→ **TEXT SECTION**
=== Begin Enclosure ===

During the early part of the 20th century, the British Foreign Policy was obsessed by Russo-phobia and to check Russian influence in Central Asia, the first ever British invasion to Tibet was undertaken. In 1904, Francis Younghusband led the British troops to Tibet. After the occupation of Lhasa, the British signed a treaty with the Tibetan Govt. and set up a British Trade Mission. In 1914 at the Simla Convention, Sir Henry MacMohan drew the boundary line known as the MacMohan Line to demarcate the boundary between India and China. The Chinese left the convention without signing the boundary treaty. The Chinese never recognized this MacMohan Line as the international boundary between two countries. After the departure of the British from India in 1947, the MacMohan Line became the Line of Actual Control (LAC).

In 1949, Mao-Tse Tung overthrew Chiang Kai-shek’s Kuomintang and proclaimed the foundation of the People’s Republic of China (PRC). The position of Mao’s communist government and the subsequent regimes remained the same. They never recognized the MacMohan Line. Fearing the Communists takeover in China, the Tibetan Govt. had expelled all the Chinese officials from Lhasa. The British Foreign Office was not disturbed.  The Chinese felt that the British presence as an act of imperialist intervention of China’s claim over Tibet.

In 1950, Mao’s People’s Liberation Army (PLA) entered Tibet in the name of liberating the land from the imperialist aggressors. After the takeover, in 1955 China appointed the Dalai Lama, the political and spiritual head of the Tibetan people as the Chairman of the Preparatory Committee for the Autonomous Region of Tibet (PCART). The Tibetan armed uprising began in 1956. In 1959, unable to cope with the Chinese military intervention and the growing Tibetan rebellion, the Dalai Lama fled Tibet and, enroute Assam, took refuge in India.

In 1954, Nehru signed the Indo-China treaty upholding non-interference in one another’s internal affairs and India’s acceptance of Tibet as a part of China. Inspite of this treaty, the Indian Govt. provided political asylum to the Dalai Lama and thousands of Tibetan refugees including permanent accommodation at Dharamsala in Himachal Pradesh. The Dalai Lama’s government-in-exile started operating from Dharamsala. The India-China diplomatic relation deteriorated since then. The Indian Govt. never recognised the Dalai Lama’s government-in-exile but rendered all other facilities. The Tibetan cause survived because of the uninterrupted help from the Indian Government.

=== End Enclosure ===

→ **BRIEF A**
In the records, starting with the first line and going on through the line with "丙火女命理分析 丙火女命会过上怎样的生活", swap "patience" for "kindness" and write those lines out again with nothing else changed. Leave the pictures out.

→ **DATASET RECORDS**
=== Begin Enclosure ===

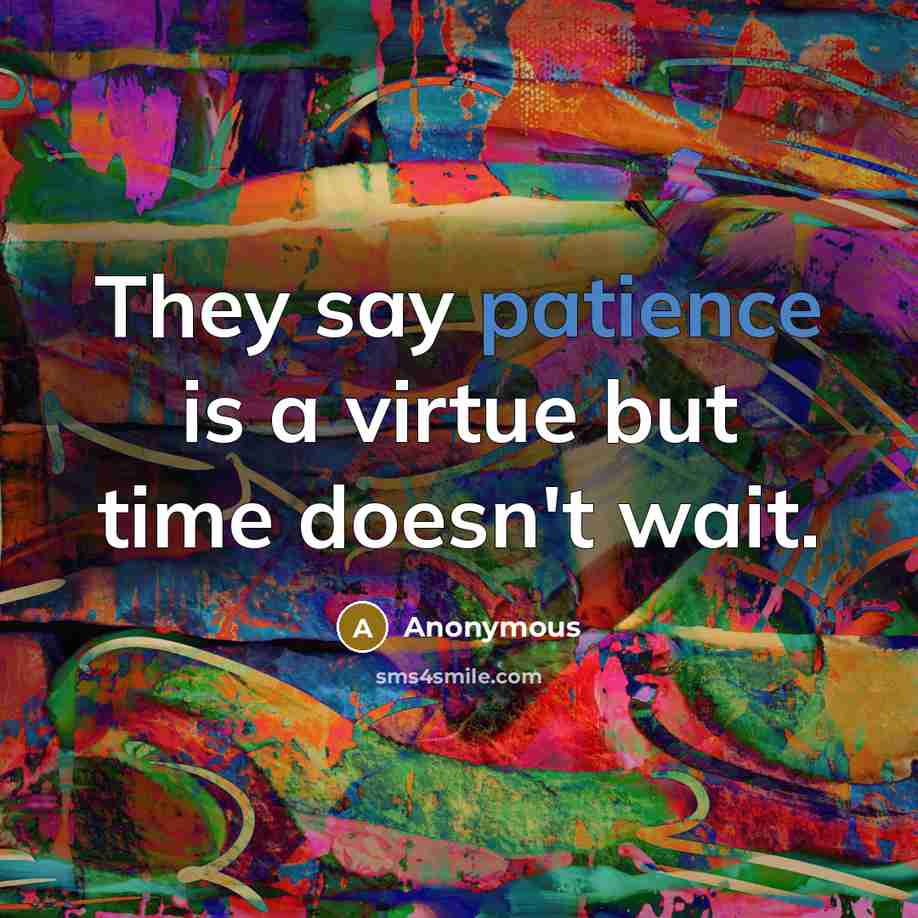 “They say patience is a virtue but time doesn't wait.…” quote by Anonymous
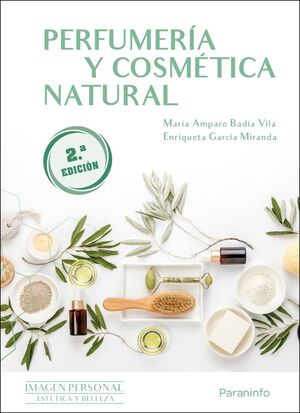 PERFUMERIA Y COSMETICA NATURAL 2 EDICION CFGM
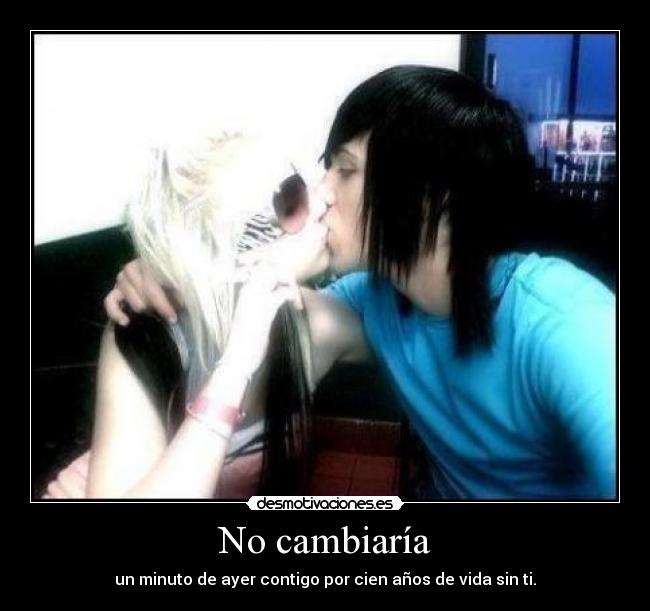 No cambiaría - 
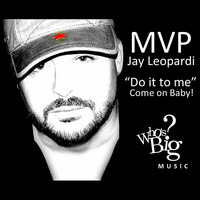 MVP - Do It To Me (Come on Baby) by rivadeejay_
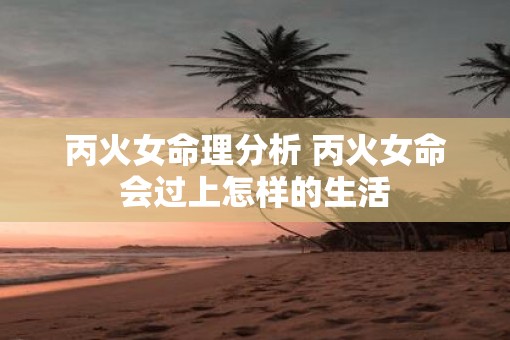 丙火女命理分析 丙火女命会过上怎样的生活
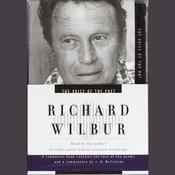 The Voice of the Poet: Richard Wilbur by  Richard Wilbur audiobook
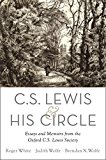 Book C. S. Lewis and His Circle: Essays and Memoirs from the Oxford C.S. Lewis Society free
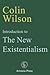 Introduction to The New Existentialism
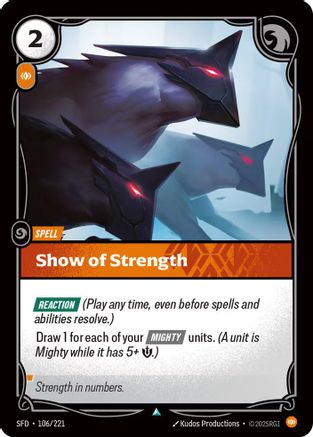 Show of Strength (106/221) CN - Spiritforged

=== End Enclosure ===

→ **BRIEF B**
Condense the paragraph of the text on Tibet that begins "In 1950, Mao's People's Liberation Army" into a shorter version that keeps its main facts.

→ **ANSWER A**
 “They say kindness is a virtue but time doesn't wait.…” quote by Anonymous
 PERFUMERIA Y COSMETICA NATURAL 2 EDICION CFGM
 No cambiaría - 
 MVP - Do It To Me (Come on Baby) by rivadeejay_
 丙火女命理分析 丙火女命会过上怎样的生活

→ **ANSWER B**
In 1950, Mao's People's Liberation Army entered Tibet, claiming to liberate it from imperialist aggressors. In 1955 China made the Dalai Lama chairman of the Preparatory Committee for the Autonomous Region of Tibet (PCART). A Tibetan armed uprising began in 1956. In 1959, unable to cope with Chinese military intervention and the growing rebellion, the Dalai Lama fled through Assam and took refuge in India.